In the Beginning Was Information

Home > Other > In the Beginning Was Information > Page 5
In the Beginning Was Information Page 5

by Werner Gitt


  This illustrative example has now clarified some basic principles about the nature of information. Further details follow.

  4.1 The Lowest Level of Information: Statistics

  When considering a book B, a computer program C, or the human genome (the totality of genes), we first discuss the following questions:

  – How many letters, numbers, and words make up the entire text?

  – How many single letters does the employed alphabet contain (e. g. a, b, c …z, or G, C, A, T)?

  – How frequently do certain letters and words occur?

  To answer these questions, it is immaterial whether we are dealing with actual meaningful text, with pure nonsense, or with random sequences of symbols or words. Such investigations are not concerned with the contents, but only with statistical aspects. These topics all belong to the first and lowest level of information, namely the level of statistics.

  As explained fully in appendix A1, Shannon’s theory of information is suitable for describing the statistical aspects of information, e.g., those quantitative properties of languages which depend on frequencies.

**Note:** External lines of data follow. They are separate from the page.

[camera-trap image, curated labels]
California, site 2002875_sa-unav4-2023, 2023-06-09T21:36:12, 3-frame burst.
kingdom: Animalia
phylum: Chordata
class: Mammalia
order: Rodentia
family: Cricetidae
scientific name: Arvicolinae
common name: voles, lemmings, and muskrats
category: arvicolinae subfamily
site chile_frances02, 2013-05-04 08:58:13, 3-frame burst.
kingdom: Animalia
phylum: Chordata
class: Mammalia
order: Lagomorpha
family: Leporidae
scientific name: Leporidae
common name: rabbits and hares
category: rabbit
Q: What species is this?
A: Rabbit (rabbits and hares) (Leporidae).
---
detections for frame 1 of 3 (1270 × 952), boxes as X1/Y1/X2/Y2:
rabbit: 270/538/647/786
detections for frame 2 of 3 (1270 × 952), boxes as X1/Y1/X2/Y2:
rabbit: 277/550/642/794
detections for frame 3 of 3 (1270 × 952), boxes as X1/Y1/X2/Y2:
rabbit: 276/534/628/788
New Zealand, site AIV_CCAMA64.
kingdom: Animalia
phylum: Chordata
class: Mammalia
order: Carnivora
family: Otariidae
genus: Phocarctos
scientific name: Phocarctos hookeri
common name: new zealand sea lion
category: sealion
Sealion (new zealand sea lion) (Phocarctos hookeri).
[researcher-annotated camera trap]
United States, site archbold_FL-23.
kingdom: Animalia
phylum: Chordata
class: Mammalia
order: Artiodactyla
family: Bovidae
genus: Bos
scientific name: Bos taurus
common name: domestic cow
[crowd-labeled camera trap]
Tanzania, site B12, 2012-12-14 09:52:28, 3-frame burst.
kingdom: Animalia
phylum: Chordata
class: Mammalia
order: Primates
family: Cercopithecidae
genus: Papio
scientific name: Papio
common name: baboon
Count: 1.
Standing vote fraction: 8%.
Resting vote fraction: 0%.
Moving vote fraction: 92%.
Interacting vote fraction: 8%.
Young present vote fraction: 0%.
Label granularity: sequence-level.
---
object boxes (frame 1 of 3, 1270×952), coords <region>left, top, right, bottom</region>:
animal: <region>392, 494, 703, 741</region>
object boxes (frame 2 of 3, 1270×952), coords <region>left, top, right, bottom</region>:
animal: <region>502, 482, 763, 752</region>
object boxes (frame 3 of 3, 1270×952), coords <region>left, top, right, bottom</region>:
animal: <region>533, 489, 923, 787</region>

Nothing can be said about the meaningfulness or not of any given sequence of symbols. The question of grammatical correctness is also completely excluded at this level. Conclusions:

  Definition 1: According to Shannon’s theory, any random sequence of symbols is regarded as information, without regard to its origin or whether it is meaningful or not.

  Definition 2: The statistical information content of a sequence of symbols is a quantitative concept, measured in bits (binary digits).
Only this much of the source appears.